In doing so, many sites are taking the risk of becoming customer-centric experiences. Today, we’ll take a deeper look at the business model that supports this strategy and how eCommerce sites can benefit from implementing the model long term.
Where does this strategy come from?
Being customer-centric is the cornerstone of the Customer Development methodology, the lean business model first introduced by American entrepreneur Steve Blank. It focuses on applying agile engineering or the scientific method to validate your business ideas, instead of making assumptions about what the right product, ideal features, services, etc. are for your customer. The method will reduce the risk of mistakes and missed market opportunities by analyzing customer behavior towards your product or service.
Businesses that have implemented a Customer Development model focus on all things that the client demands and needs, marketing their value offer around that. They create relationships instead of sales and spend time analyzing in detail ways to improve the customer experience. They carefully study and plan their business decisions with a customer-centric approach.

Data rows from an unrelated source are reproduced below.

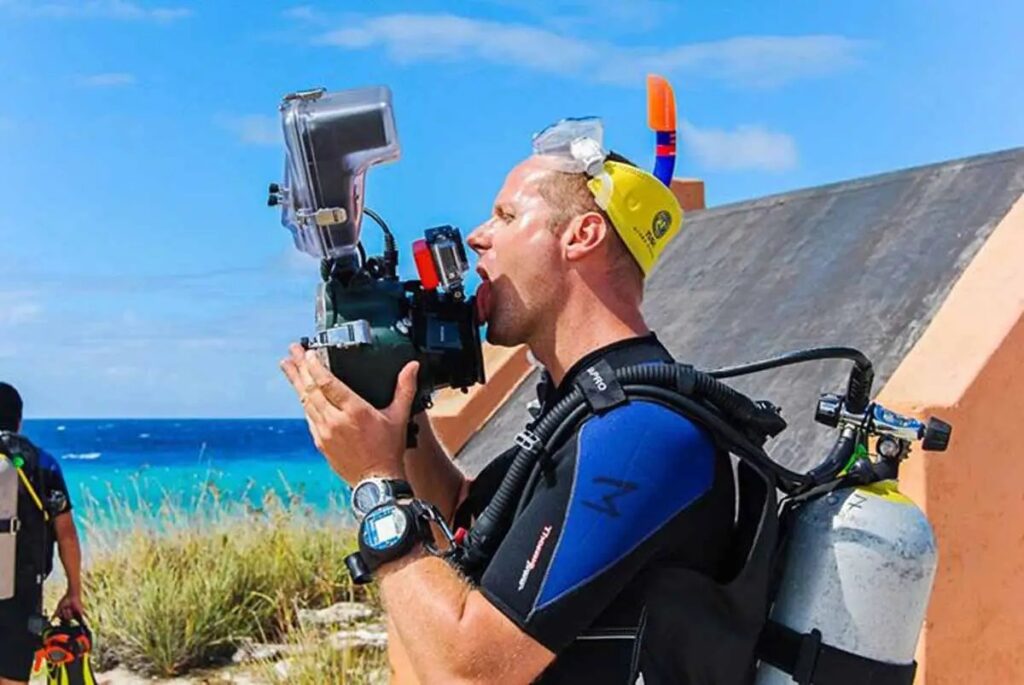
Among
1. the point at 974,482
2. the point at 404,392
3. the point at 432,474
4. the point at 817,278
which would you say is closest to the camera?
the point at 404,392

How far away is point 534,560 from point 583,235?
27.6 inches

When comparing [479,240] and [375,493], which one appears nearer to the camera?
[375,493]

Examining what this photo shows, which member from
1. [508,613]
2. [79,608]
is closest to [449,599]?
[508,613]

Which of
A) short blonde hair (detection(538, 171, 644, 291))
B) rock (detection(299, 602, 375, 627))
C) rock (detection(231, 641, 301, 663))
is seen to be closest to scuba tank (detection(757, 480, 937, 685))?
short blonde hair (detection(538, 171, 644, 291))

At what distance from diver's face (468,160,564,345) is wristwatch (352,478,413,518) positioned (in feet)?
1.34

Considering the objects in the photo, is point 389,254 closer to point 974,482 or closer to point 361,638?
point 974,482

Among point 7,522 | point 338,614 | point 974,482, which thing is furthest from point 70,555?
point 974,482

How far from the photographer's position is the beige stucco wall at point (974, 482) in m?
4.01

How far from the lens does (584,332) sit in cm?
→ 238

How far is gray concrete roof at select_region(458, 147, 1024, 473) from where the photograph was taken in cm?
511

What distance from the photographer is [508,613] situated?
6.58 ft

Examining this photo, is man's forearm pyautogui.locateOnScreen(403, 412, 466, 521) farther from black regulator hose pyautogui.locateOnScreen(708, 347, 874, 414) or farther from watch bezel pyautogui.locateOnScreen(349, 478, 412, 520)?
black regulator hose pyautogui.locateOnScreen(708, 347, 874, 414)

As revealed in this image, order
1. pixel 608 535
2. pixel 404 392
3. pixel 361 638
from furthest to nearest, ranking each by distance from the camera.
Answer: pixel 361 638
pixel 404 392
pixel 608 535

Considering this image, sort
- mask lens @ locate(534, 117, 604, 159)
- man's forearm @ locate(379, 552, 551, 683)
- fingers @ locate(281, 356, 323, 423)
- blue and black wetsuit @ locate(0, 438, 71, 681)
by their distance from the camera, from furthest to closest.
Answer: blue and black wetsuit @ locate(0, 438, 71, 681), mask lens @ locate(534, 117, 604, 159), fingers @ locate(281, 356, 323, 423), man's forearm @ locate(379, 552, 551, 683)
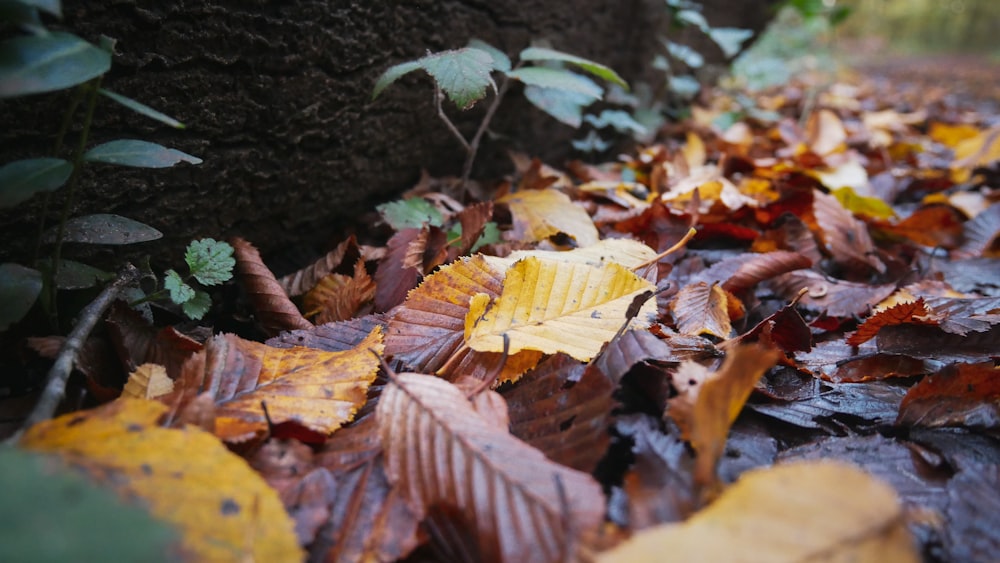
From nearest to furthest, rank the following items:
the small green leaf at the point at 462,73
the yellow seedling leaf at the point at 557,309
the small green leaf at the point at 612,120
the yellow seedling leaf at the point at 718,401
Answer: the yellow seedling leaf at the point at 718,401 < the yellow seedling leaf at the point at 557,309 < the small green leaf at the point at 462,73 < the small green leaf at the point at 612,120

How can it apply to my eCommerce site?
1. Optimize your existing resources
Setting up your site and its operations correctly are necessary in order to ensure customer fulfillment is at its best. For this, sites should start by identifying and eliminating unnecessary expenses and leaks in your budget. An example of the latter can be spending too much time on inhouse development for your site. True to the lean mentality, expenses should only be on those tools which seamlessly run the site and provide access to efficient and affordable solutions.

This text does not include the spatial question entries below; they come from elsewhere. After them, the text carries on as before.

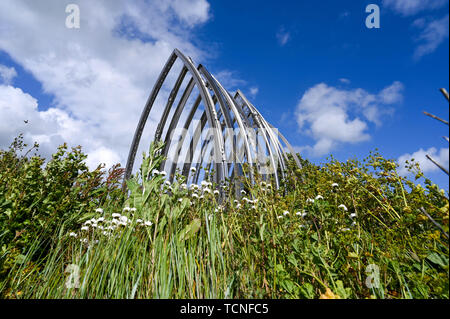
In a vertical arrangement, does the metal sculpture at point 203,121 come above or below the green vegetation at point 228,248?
above

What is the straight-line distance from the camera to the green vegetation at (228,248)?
1551mm

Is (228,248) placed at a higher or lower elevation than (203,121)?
lower

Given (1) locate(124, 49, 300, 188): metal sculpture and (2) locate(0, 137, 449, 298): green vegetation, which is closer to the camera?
(2) locate(0, 137, 449, 298): green vegetation

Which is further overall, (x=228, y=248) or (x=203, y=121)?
(x=203, y=121)

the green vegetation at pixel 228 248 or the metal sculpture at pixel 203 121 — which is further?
the metal sculpture at pixel 203 121

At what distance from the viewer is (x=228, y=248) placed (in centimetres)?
226

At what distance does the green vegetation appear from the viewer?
1.55m

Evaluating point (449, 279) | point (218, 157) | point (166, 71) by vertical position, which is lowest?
point (449, 279)

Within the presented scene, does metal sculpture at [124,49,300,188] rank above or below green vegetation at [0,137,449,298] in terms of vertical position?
above
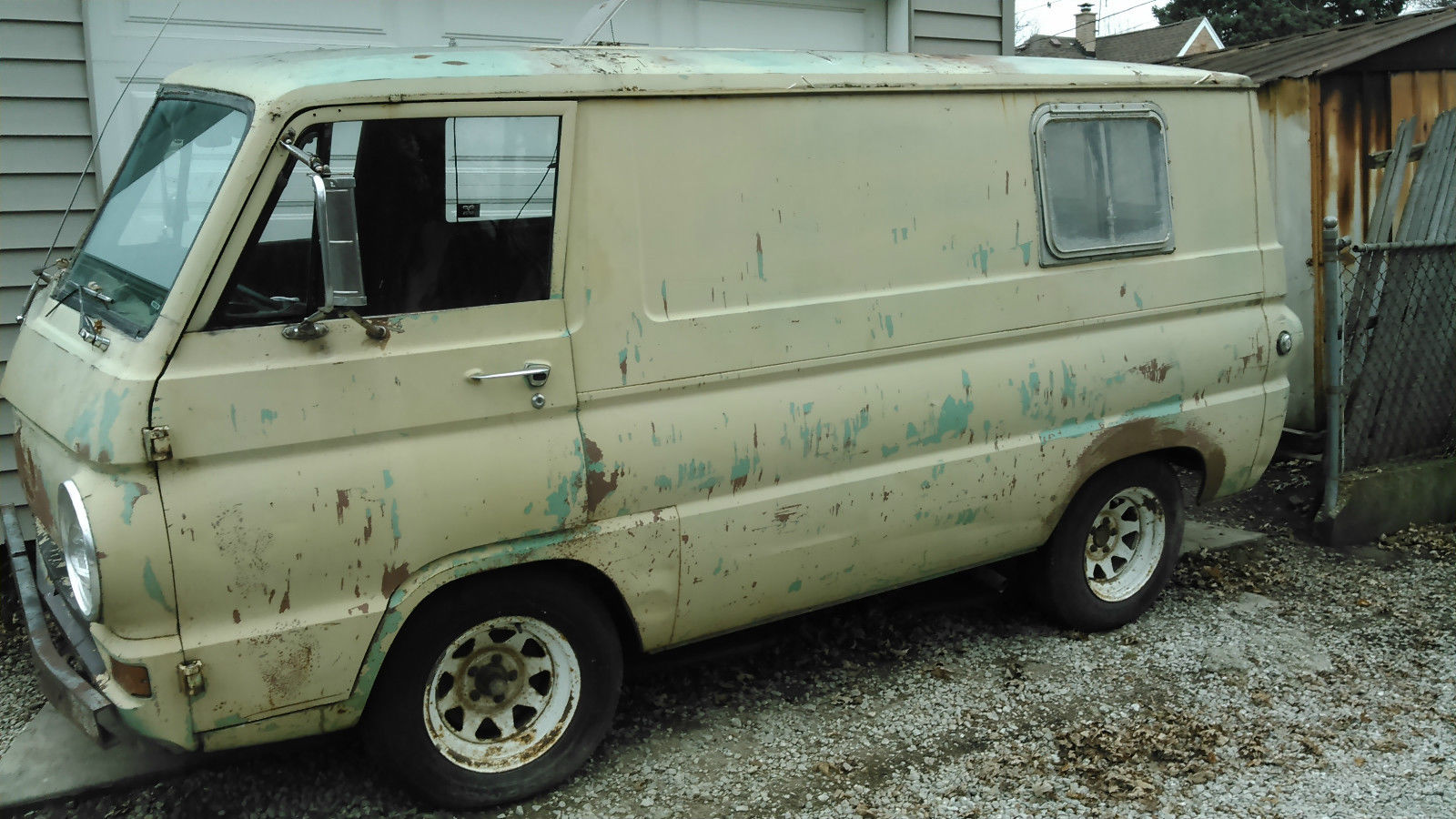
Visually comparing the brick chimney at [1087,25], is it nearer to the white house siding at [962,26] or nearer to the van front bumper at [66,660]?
the white house siding at [962,26]

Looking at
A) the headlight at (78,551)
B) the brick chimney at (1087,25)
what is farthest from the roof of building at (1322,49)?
the brick chimney at (1087,25)

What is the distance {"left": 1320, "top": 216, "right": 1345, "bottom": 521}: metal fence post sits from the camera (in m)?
5.62

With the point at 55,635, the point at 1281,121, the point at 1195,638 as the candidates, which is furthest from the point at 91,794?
the point at 1281,121

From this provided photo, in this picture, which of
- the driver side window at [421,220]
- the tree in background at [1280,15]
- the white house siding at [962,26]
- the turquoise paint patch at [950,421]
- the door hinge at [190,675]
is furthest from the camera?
the tree in background at [1280,15]

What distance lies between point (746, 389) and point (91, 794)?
2454mm

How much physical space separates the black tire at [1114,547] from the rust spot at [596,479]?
2036 millimetres

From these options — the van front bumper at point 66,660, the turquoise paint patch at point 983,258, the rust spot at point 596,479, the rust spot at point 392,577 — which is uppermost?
the turquoise paint patch at point 983,258

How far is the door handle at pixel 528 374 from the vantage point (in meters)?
3.30

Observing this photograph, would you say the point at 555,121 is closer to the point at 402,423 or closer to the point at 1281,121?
the point at 402,423

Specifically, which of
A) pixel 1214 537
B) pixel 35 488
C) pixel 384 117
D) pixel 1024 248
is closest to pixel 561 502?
pixel 384 117

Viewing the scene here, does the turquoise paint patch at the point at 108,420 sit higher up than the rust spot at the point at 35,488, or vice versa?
the turquoise paint patch at the point at 108,420

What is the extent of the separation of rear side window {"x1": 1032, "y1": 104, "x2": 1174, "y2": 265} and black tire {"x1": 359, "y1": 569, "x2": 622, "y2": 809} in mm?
2171

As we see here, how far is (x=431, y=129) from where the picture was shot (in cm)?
325

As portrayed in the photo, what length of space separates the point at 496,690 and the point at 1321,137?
18.9ft
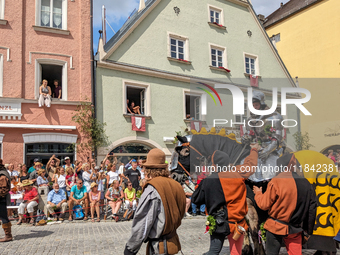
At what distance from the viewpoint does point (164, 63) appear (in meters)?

2. Get out of the building
This technique follows the idea that inside the building one is filled with assumptions and fantasies. In order to face the facts that will lead to better business decisions, one must “Get out of the building” and talk to potential customers before you roll anything out.
In these uncertain times especially it has become rather difficult to understand what customers are thinking about and what drives them to purchase or not, collecting reviews, conducting surveys among site prospects, and initiating one-on-one conversations with your customers easy and powerful ways to go about getting out of the building.
3. Take control of your testing
At Resolve Digital, one of our top priorities for eCommerce sites is making sure they are set up correctly. Part of what this means is that you are able to visualize a comprehensive customer journey from your site, with insightful data that can help you get a clear picture of your customer touchpoints and habits. There is no magic formula to figure out a customers’ preferences and behaviors thoroughly, however, conducting A/B testing and long term marketing campaigns based on data from your live customer journey, you can gradually understand what customers really desire from your brand.
4. Improving is also changing
Over this period of time, we have seen many household brands constantly reinvent themselves, to keep up with the fast-paced changes in customer needs. However, we can learn from them that there is no need to start from scratch and build something new if we already have something going. The lean method is all about using what you have available and improving on it, which also applies to your customer journey. Instead of trying to build out new untested strategies, sites should look to incrementally build up their experience based on customer feedback and prospect responses. Updating your site’s design can be cool, but will it improve your sales? What customer pain points are these website updates actually improving? Those are the hard questions that sites eCommerce platforms need to be focused on in order to maximize their conversions.
There is no doubt that customer experience is a leading factor to eCommerce success. As we have seen, becoming customer-centric will force you to continuously evaluate your site and its conversions. Because the future, much like the present, is still uncertain it’s better to be prepared and build your site correctly now, rather than later.